Task prompt: Retrieve all lines below that have the string "measured".

⁂

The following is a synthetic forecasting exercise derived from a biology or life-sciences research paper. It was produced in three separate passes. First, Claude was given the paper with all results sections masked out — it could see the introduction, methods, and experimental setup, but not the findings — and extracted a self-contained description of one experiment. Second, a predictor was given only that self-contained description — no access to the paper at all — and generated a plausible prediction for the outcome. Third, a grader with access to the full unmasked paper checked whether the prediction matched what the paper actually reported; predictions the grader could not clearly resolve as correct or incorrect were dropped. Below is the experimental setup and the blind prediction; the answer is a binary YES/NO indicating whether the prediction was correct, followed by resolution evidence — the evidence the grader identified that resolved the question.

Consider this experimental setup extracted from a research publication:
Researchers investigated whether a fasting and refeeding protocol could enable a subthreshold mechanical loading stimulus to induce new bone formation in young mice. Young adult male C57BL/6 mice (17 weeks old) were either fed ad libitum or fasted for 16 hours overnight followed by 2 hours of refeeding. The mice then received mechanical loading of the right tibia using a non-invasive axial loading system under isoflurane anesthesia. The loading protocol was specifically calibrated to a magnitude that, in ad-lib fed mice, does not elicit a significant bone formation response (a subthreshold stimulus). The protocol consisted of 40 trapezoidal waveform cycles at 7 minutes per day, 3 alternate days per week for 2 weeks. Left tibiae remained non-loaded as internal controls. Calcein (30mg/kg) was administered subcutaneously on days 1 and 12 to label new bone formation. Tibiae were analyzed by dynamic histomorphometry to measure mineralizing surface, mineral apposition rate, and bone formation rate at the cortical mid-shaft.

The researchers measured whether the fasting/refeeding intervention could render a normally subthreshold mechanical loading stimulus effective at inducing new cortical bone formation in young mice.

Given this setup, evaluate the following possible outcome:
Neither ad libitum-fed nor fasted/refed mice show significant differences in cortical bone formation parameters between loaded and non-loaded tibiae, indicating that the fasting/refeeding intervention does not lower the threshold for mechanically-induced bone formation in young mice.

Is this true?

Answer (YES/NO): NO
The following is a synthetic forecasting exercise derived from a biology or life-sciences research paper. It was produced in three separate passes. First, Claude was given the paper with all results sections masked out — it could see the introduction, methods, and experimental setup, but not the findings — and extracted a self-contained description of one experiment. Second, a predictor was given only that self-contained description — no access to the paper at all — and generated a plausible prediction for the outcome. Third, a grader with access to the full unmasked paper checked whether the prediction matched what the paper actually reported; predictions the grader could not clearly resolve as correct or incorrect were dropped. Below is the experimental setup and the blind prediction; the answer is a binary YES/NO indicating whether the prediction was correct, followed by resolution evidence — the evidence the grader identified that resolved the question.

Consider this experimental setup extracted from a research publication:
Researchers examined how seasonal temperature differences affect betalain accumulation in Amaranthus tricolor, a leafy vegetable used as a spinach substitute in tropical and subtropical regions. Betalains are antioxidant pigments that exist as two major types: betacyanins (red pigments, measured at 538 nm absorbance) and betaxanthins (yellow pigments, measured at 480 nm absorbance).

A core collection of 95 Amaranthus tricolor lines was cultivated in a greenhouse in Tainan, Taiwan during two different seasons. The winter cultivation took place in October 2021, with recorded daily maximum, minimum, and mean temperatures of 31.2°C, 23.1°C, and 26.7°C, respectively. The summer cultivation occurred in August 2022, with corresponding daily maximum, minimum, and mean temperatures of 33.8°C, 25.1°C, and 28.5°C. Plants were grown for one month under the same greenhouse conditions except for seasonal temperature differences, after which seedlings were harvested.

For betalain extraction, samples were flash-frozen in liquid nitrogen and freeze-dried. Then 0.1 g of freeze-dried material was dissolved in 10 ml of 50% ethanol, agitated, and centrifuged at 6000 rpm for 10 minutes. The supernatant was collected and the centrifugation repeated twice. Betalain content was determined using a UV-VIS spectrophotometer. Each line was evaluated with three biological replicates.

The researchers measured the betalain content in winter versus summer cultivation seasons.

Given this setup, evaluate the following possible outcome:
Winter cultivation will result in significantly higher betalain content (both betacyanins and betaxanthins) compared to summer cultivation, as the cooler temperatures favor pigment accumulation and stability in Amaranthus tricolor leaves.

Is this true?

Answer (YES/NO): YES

⁂

Solution:
The researchers measured whether the fasting/refeeding intervention could render a normally subthreshold mechanical loading stimulus effective at inducing new cortical bone formation in young mice.
Researchers examined how seasonal temperature differences affect betalain accumulation in Amaranthus tricolor, a leafy vegetable used as a spinach substitute in tropical and subtropical regions. Betalains are antioxidant pigments that exist as two major types: betacyanins (red pigments, measured at 538 nm absorbance) and betaxanthins (yellow pigments, measured at 480 nm absorbance).
The researchers measured the betalain content in winter versus summer cultivation seasons.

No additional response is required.